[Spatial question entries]
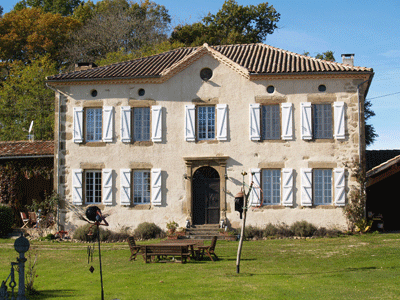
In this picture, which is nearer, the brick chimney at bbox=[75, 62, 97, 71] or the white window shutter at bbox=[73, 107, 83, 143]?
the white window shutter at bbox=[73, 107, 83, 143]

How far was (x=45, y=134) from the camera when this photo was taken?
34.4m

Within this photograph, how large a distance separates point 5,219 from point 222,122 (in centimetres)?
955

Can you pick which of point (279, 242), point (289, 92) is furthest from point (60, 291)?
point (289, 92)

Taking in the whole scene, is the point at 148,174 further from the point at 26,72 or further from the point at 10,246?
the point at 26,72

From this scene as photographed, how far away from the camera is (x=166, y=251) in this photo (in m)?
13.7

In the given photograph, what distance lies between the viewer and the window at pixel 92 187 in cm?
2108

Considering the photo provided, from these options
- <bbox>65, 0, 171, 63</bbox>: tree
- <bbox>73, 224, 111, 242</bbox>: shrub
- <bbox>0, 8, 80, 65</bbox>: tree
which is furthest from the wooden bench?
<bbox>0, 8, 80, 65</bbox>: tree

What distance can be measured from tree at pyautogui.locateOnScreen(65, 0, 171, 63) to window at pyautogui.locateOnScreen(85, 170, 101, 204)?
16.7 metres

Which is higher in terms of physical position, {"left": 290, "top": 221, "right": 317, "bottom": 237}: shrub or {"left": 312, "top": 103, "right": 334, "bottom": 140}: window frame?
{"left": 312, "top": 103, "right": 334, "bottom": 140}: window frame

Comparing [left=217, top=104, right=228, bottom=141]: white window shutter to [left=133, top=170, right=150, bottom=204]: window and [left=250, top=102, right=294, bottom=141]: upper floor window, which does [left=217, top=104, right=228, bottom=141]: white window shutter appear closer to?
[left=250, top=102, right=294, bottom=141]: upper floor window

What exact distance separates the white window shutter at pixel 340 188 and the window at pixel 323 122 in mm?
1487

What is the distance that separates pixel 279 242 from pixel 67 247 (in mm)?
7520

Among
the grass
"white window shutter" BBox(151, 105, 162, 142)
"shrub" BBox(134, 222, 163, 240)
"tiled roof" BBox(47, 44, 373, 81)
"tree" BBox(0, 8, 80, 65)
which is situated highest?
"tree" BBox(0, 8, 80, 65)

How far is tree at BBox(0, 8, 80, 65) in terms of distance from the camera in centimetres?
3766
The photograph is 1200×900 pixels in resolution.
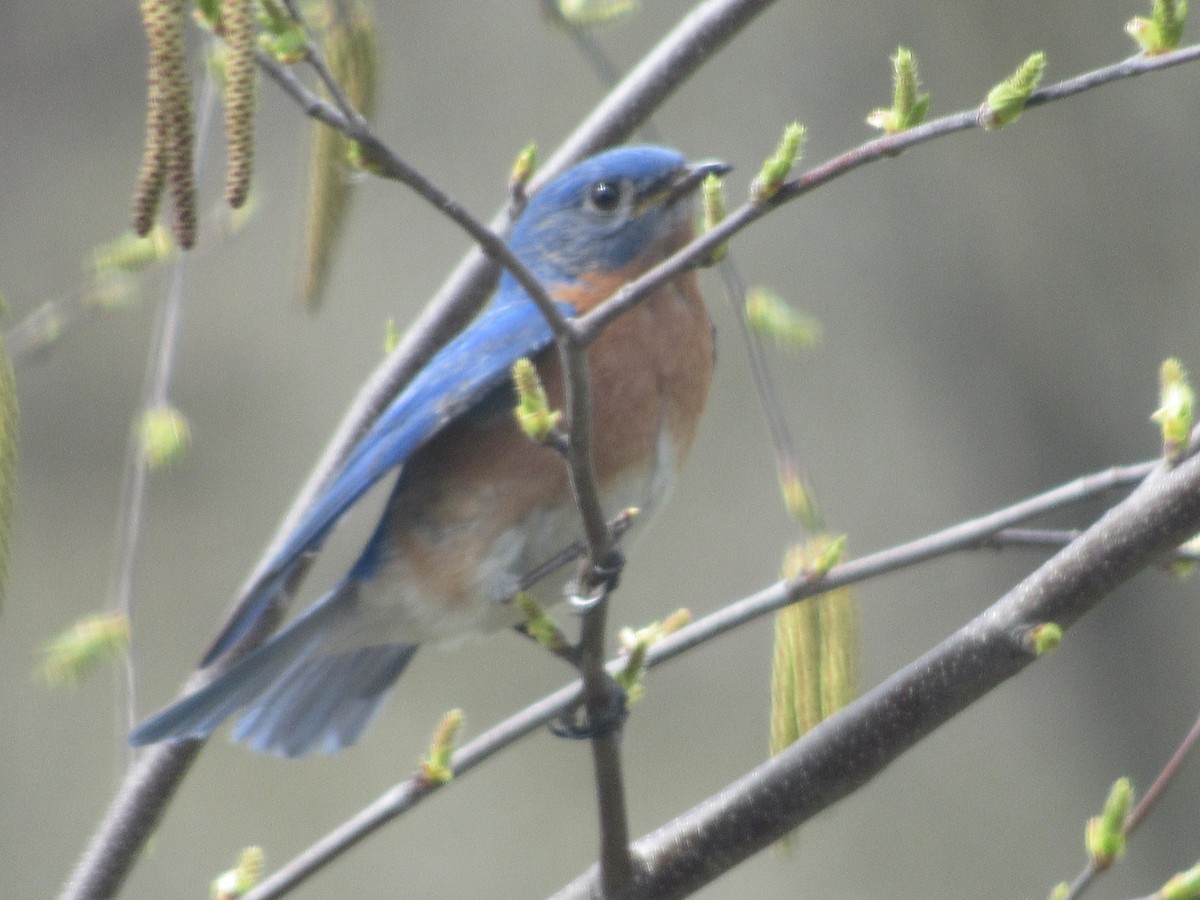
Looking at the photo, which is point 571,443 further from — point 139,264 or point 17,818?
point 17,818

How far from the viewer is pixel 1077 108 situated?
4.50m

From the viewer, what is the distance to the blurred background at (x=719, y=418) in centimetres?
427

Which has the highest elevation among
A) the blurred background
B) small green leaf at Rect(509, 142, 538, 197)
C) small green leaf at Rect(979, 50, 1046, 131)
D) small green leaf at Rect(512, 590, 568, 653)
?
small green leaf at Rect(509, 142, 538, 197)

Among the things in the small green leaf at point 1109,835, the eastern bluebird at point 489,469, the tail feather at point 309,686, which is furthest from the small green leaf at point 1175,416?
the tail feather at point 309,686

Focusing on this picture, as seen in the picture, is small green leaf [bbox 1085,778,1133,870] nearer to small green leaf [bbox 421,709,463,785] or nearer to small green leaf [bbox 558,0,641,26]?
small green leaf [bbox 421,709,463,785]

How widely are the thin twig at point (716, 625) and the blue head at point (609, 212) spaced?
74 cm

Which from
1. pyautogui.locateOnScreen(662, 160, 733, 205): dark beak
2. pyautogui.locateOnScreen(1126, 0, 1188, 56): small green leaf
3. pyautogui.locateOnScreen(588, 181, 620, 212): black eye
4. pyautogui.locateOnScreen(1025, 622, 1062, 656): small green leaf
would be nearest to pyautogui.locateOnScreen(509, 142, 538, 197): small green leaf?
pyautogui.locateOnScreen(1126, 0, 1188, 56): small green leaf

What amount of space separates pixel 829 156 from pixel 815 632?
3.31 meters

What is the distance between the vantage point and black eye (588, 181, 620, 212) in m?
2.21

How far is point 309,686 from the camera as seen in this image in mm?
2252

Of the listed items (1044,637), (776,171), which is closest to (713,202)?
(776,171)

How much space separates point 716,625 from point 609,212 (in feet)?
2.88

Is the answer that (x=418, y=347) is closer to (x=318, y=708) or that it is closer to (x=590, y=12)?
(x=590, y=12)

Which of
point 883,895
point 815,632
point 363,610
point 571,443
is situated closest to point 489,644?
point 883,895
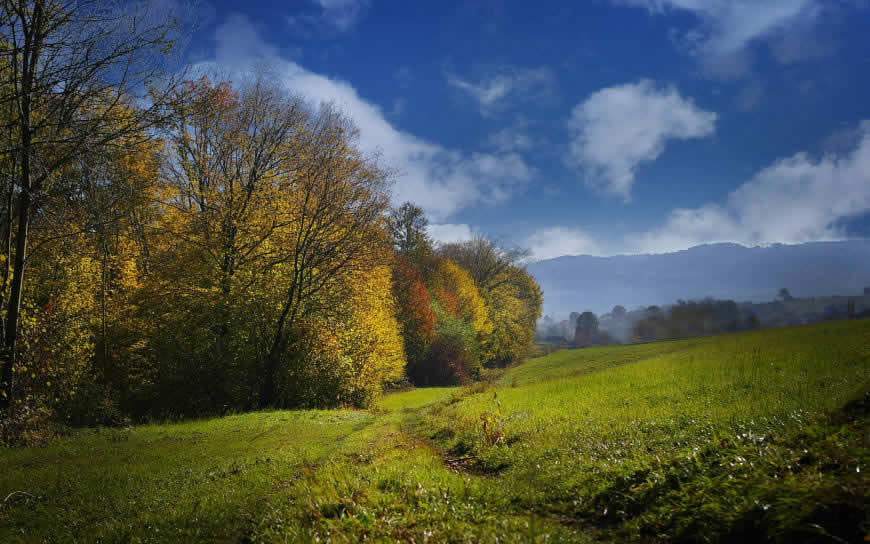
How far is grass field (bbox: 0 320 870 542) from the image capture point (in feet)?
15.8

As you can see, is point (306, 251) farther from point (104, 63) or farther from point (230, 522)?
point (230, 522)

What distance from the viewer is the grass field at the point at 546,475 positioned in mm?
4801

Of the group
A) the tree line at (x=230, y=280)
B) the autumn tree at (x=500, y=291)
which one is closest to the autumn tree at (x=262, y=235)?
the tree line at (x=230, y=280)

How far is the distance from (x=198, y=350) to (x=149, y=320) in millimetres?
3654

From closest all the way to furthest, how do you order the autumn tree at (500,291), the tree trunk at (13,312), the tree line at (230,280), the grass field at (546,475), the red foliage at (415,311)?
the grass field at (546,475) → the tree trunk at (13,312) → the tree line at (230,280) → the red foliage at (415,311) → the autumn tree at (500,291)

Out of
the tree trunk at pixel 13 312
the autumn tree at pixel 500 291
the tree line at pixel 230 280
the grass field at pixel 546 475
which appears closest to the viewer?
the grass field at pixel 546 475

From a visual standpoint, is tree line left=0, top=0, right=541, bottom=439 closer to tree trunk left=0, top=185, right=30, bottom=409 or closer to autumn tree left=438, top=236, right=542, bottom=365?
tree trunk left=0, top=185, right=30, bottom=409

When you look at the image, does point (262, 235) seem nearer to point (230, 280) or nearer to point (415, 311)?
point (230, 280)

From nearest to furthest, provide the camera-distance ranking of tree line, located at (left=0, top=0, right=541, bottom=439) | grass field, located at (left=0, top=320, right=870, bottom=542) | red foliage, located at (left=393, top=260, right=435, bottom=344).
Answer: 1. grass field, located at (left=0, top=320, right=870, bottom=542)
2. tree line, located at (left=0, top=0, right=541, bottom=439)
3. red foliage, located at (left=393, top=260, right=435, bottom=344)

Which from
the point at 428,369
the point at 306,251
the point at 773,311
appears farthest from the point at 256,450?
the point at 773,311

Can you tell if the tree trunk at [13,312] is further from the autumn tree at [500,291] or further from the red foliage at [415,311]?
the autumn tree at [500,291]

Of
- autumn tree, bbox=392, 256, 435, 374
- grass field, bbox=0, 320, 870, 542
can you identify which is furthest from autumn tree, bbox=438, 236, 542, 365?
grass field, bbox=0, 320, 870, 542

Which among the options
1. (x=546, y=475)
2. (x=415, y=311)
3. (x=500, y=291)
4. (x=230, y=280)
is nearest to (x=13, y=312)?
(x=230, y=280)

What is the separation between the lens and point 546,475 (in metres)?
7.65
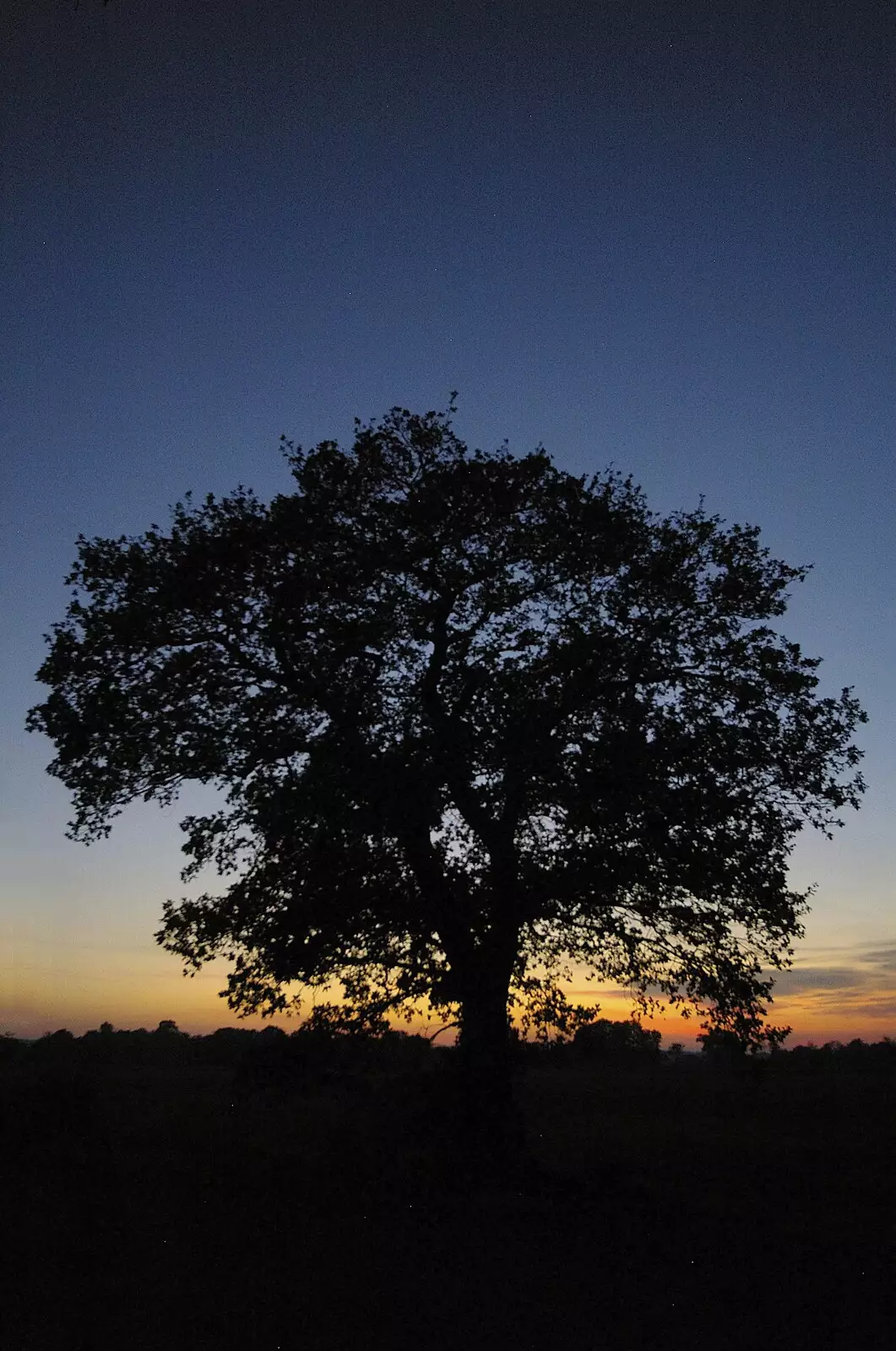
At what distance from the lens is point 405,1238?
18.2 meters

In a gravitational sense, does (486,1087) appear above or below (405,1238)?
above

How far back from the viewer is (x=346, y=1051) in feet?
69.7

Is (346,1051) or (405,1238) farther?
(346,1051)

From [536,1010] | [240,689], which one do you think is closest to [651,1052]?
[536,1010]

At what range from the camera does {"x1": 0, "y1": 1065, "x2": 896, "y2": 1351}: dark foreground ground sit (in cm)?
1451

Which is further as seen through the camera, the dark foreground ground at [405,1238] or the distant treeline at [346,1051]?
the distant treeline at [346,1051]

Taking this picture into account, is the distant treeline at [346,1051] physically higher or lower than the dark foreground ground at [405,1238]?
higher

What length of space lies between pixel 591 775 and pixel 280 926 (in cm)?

REQUIRED WORK
Please render the lines from the first one through the line holding "16.7 metres", both included, as a Markdown table with the columns Row and Line. Skip blank lines and leave the pictures out.

TASK RESPONSE
| Row | Line |
|---|---|
| 1 | In this picture, which is nearer, the brick chimney at bbox=[75, 62, 97, 71] or the white window shutter at bbox=[73, 107, 83, 143]? |
| 2 | the white window shutter at bbox=[73, 107, 83, 143] |
| 3 | How far was (x=45, y=134) from the camera when this photo was taken? |
| 4 | 34.4m |
| 5 | Within this photograph, how large a distance separates point 5,219 from point 222,122 (in centimetres)? |
| 6 | 955 |
| 7 | Can you pick which of point (279, 242), point (289, 92) is furthest from point (60, 291)? |
| 8 | point (289, 92) |
| 9 | Taking in the whole scene, is the point at 148,174 further from the point at 26,72 or further from the point at 10,246? |
| 10 | the point at 26,72 |
| 11 | From this scene as photographed, how far away from the camera is (x=166, y=251) in this photo (in m)? |
| 12 | 13.7 |
| 13 | In the given photograph, what distance lies between the viewer and the window at pixel 92 187 in cm? |
| 14 | 2108 |
| 15 | Considering the photo provided, from these options |
| 16 | - <bbox>65, 0, 171, 63</bbox>: tree |
| 17 | - <bbox>73, 224, 111, 242</bbox>: shrub |
| 18 | - <bbox>0, 8, 80, 65</bbox>: tree |
| 19 | which is furthest from the wooden bench? |
| 20 | <bbox>0, 8, 80, 65</bbox>: tree |
| 21 | What distance can be measured from tree at pyautogui.locateOnScreen(65, 0, 171, 63) to window at pyautogui.locateOnScreen(85, 170, 101, 204)? |
| 22 | 16.7 metres |